Asset Management Capabilities at Scale

Actively Managed Certificates blur the line between a bank’s structured product desk and an asset management house. By offering AMCs, banks effectively gain asset management capabilities without needing to set up new fund vehicles. The structured products or securitization team, working with vestr and strategy providers, can create and run numerous distinct portfolios within the AMC wrappers, much as an asset manager runs different funds or mandates. This is extremely powerful from a strategic standpoint: it allows a bank to verticalize its value chain (manufacture products, not just distribute others’) and potentially capture more value.

With vestr’s platform, a single operational setup can support thousands of AMCs, each with a different strategy or manager, without significant additional overhead. The bank becomes a platform for strategy providers (internal or external), akin to running a multi-strategy asset management business on its balance sheet or via its vehicles. Crucially, each AMC can be launched with minimal seed capital (since external investors provide the funding) and low setup cost, unlike traditional funds which often need seed money and critical mass to start​. This means even niche strategies can be tried and, if successful, scaled up by attracting more investors.

From a scalability perspective, the AMC model is highly efficient and leverageable. Once the legal issuance program (e.g. a note program or securitization vehicle) is in place, adding a new strategy is mainly a matter of drafting terms and an investment management agreement. Many banks report that launching a new AMC can be done in days and with modest internal effort, thanks to standardized documentation and automation​. Moreover, ongoing administration (NAV calculation, portfolio reconciliation, etc.) can be largely automated or handled by a small team, even as the number of AMCs grows. It is not unusual for a bank to host dozens or even hundreds of external managers on its AMC platform simultaneously, each managing their own strategy under the bank’s issuance umbrella. Every additional strategy adds fee income but only marginal operational load​.

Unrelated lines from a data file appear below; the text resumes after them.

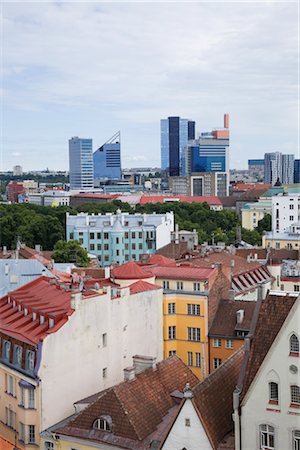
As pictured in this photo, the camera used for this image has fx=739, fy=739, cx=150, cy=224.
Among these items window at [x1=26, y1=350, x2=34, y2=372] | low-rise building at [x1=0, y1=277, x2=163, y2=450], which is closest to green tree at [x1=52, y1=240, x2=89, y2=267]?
low-rise building at [x1=0, y1=277, x2=163, y2=450]

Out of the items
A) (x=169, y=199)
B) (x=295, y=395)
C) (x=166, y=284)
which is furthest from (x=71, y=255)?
(x=169, y=199)

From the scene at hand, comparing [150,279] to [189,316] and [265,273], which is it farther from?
[265,273]

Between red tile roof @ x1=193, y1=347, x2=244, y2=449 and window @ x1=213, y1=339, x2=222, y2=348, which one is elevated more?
red tile roof @ x1=193, y1=347, x2=244, y2=449

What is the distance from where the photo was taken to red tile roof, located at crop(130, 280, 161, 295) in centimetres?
3878

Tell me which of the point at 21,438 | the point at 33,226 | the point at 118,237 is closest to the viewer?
the point at 21,438

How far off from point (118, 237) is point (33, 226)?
16.9 meters

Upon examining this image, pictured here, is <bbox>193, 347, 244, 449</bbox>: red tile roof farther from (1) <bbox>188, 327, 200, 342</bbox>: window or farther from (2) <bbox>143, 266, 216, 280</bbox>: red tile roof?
(2) <bbox>143, 266, 216, 280</bbox>: red tile roof

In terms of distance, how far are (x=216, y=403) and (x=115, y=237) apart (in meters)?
69.2

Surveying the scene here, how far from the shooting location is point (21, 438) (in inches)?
1256

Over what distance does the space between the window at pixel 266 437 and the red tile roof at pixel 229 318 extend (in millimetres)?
16939

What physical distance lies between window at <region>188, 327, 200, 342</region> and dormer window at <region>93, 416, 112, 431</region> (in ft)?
47.1

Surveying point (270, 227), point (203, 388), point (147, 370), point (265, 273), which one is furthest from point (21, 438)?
point (270, 227)

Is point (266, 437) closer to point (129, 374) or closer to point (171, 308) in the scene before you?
point (129, 374)

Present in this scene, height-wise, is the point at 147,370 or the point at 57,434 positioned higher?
the point at 147,370
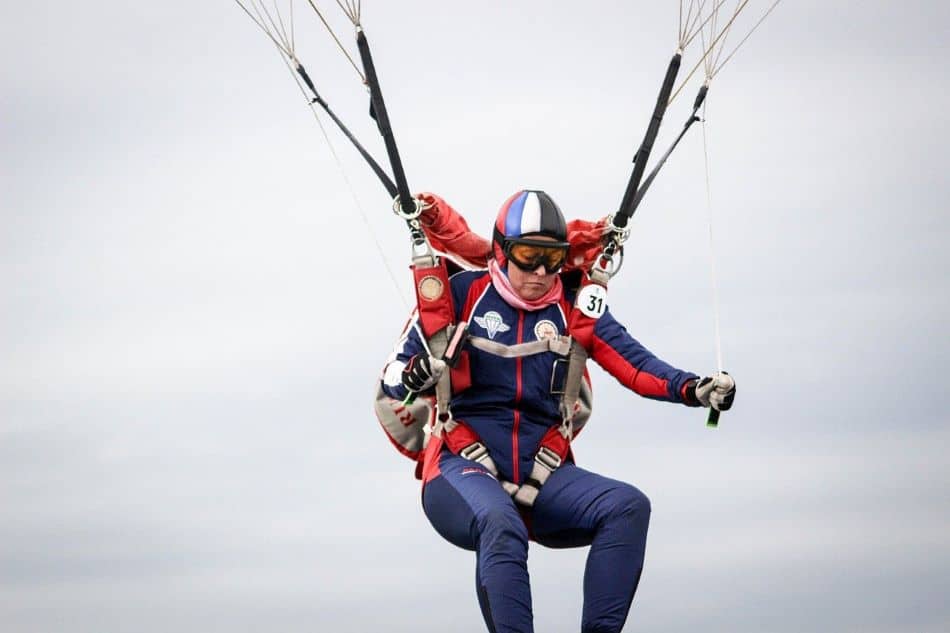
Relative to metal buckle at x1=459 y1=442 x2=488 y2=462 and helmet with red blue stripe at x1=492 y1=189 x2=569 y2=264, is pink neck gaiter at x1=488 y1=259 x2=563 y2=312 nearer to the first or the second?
helmet with red blue stripe at x1=492 y1=189 x2=569 y2=264

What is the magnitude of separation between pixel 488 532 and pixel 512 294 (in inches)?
69.9

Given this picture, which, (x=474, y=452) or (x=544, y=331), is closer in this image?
(x=474, y=452)

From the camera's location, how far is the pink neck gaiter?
37.3 ft

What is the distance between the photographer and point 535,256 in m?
11.2

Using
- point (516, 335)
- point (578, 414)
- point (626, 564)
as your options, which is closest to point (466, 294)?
point (516, 335)

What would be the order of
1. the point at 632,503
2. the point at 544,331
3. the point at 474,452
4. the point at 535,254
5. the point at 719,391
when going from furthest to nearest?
the point at 544,331, the point at 474,452, the point at 535,254, the point at 632,503, the point at 719,391

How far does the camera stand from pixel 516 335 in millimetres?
11406

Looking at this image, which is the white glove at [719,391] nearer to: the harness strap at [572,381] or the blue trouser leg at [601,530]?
the blue trouser leg at [601,530]

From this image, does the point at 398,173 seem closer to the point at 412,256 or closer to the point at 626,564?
the point at 412,256

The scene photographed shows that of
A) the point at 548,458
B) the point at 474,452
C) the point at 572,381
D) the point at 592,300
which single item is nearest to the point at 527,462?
the point at 548,458

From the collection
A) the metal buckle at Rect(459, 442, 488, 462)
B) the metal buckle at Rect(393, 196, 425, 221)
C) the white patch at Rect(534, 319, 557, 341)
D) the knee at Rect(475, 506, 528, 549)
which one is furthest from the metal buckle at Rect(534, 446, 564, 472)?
the metal buckle at Rect(393, 196, 425, 221)

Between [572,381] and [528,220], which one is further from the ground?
[528,220]

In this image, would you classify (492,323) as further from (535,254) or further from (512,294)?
(535,254)

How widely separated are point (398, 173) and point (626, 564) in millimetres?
2943
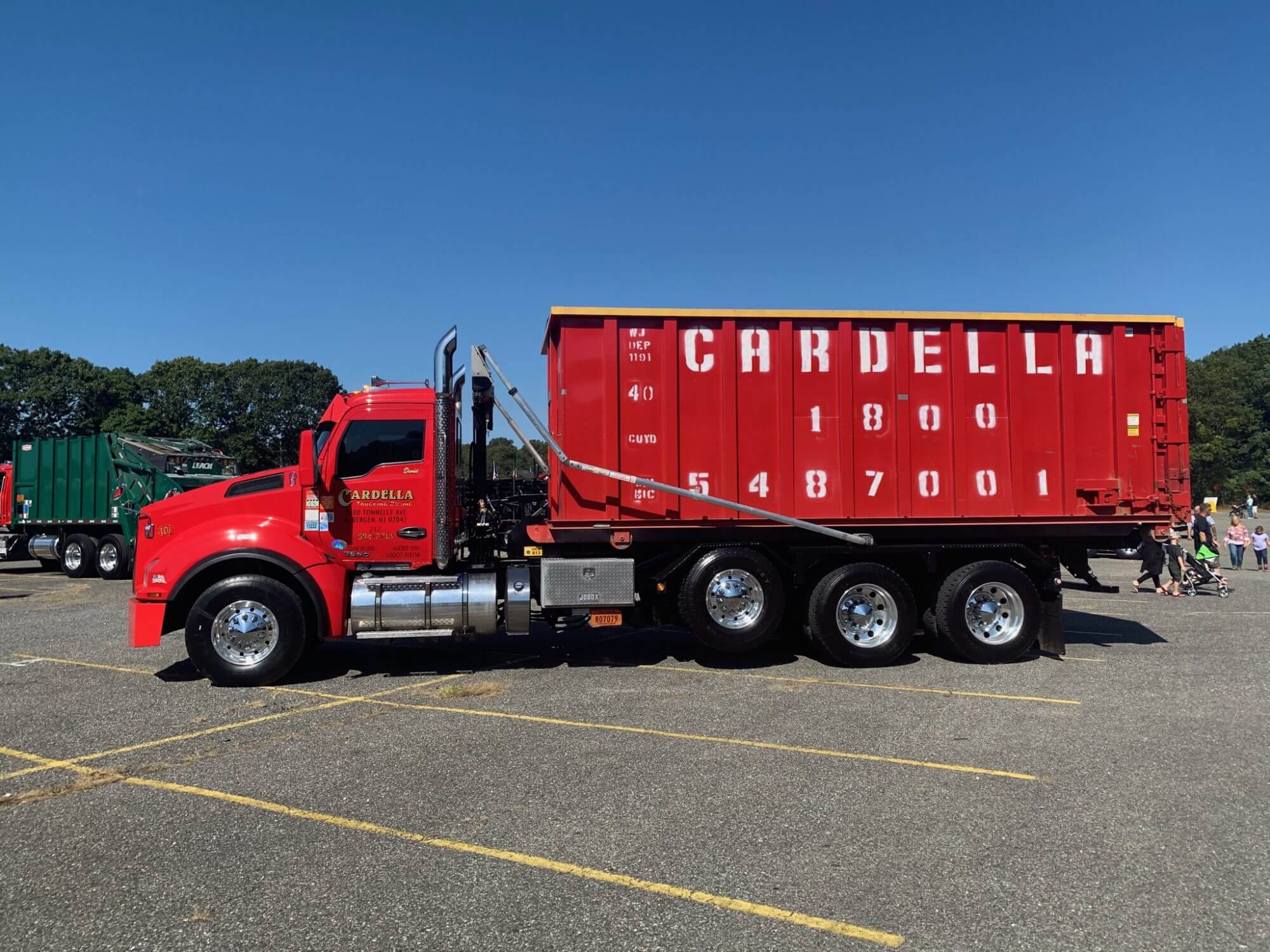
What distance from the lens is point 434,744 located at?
542cm

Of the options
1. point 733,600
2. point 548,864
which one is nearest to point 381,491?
point 733,600

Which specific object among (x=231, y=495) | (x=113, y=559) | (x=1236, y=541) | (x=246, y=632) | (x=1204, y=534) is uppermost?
(x=231, y=495)

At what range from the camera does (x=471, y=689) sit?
7.02 metres

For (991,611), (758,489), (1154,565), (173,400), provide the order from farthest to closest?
(173,400)
(1154,565)
(991,611)
(758,489)

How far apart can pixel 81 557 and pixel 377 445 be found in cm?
1471

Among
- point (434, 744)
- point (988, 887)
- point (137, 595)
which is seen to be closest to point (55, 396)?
point (137, 595)

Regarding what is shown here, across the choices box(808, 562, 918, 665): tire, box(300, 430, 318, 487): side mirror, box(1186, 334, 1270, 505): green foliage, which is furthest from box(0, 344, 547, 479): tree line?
box(1186, 334, 1270, 505): green foliage

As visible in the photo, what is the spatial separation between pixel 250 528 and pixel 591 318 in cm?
388

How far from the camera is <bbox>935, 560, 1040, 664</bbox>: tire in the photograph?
7.89m

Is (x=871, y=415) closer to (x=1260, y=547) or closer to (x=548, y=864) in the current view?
(x=548, y=864)

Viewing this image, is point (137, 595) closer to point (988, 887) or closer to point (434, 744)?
point (434, 744)

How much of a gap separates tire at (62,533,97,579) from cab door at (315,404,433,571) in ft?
46.0

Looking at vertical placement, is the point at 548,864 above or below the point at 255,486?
below

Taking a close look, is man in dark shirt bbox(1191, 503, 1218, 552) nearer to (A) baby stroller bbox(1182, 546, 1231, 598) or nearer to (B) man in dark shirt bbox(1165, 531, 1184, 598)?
(A) baby stroller bbox(1182, 546, 1231, 598)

The ability to include virtually any asset class in AMCs is another differentiator. Want to offer clients exposure to pre-IPO shares, or a basket of hedge funds, or a mix of public and private debt? Doing this in a regulated fund could be infeasible or take years of structuring, but via an AMC it can often be achieved rapidly by referencing those assets in a certificate (assuming the bank can trade or hold them or has an external partner to do so)​. This means banks can package alternative investments and proprietary strategies without setting up new fund vehicles, tapping into areas normally reserved for specialized asset managers. In effect, the bank can replicate many functions of a global asset manager (multiple strategies across asset classes) just by utilizing the flexible wrapper of AMCs.

Finally, offering AMCs positions the bank as a “solutions platform” rather than just an intermediary. Internally, this fosters a culture of innovation and collaboration between the structuring teams and investment teams. By implementing this, banks transform into product manufacturers, not merely distributors, capturing more value chain and achieving a higher share of client wallet (e.g. providing advice and product execution)​. The strategic value of this repositioning is significant in an industry where margins on plain brokerage or distribution are shrinking.